We study the $K$-armed dueling bandit problem, a variation of the traditional multi-armed bandit problem in which feedback is obtained in the form of pairwise comparisons. Previous learning algorithms have focused on the $\textit{fully adaptive}$ setting, where the algorithm can make updates after every comparison. The "batched" dueling bandit problem is motivated by large-scale applications like web search ranking and recommendation systems, where performing sequential updates may be infeasible. In this work, we ask: $\textit{is there a solution using only a few adaptive rounds that matches the asymptotic regret bounds of the best sequential algorithms for $K$-armed dueling bandits?}$ We answer this in the affirmative $\textit{under the Condorcet condition}$, a standard setting of the $K$-armed dueling bandit problem. We obtain asymptotic regret of $O(K^2\log^2(K)) + O(K\log(T))$ in $O(\log(T))$ rounds, where $T$ is the time horizon. Our regret bounds nearly match the best regret bounds known in the fully sequential setting under the Condorcet condition. Finally, in computational experiments over a variety of real-world datasets, we observe that our algorithm using $O(\log(T))$ rounds achieves almost the same performance as fully sequential algorithms (that use $T$ rounds).

Batched Dueling Bandits

The $K$-armed dueling bandit problem, where the feedback is in the form of noisy pairwise comparisons, has been widely studied.
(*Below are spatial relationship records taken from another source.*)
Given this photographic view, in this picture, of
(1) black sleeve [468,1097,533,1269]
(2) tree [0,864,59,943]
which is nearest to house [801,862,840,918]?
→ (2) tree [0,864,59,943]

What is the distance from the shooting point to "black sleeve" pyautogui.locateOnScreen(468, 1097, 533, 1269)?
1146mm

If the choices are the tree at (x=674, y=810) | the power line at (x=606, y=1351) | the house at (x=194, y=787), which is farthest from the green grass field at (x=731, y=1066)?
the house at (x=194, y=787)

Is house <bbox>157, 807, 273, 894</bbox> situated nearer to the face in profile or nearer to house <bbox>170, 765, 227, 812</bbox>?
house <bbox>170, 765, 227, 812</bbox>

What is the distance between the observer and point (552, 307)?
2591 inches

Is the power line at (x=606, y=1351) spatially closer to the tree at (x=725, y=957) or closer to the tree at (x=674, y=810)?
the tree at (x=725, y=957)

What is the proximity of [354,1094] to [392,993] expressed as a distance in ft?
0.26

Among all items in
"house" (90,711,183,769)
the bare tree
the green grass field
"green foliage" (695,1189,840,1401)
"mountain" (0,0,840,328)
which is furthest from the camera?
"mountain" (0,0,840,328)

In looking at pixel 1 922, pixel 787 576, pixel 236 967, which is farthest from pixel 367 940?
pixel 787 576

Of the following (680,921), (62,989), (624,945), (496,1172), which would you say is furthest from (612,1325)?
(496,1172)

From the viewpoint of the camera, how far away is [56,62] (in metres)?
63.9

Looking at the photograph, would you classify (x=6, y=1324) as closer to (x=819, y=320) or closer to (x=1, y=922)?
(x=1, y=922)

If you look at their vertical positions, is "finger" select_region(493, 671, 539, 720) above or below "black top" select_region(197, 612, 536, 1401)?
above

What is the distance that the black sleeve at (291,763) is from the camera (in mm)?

Previous works have only focused on the sequential setting where the policy adapts after every comparison. However, in many applications such as search ranking and recommendation systems, it is preferable to perform comparisons in a limited number of parallel batches. We study the batched $K$-armed dueling bandit problem under two standard settings: (i) existence of a Condorcet winner, and (ii) strong stochastic transitivity and stochastic triangle inequality. For both settings, we obtain algorithms with a smooth trade-off between the number of batches and regret. Our regret bounds match the best known sequential regret bounds (up to poly-logarithmic factors), using only a logarithmic number of batches. We complement our regret analysis with a nearly-matching lower bound. Finally, we also validate our theoretical results via experiments on synthetic and real data.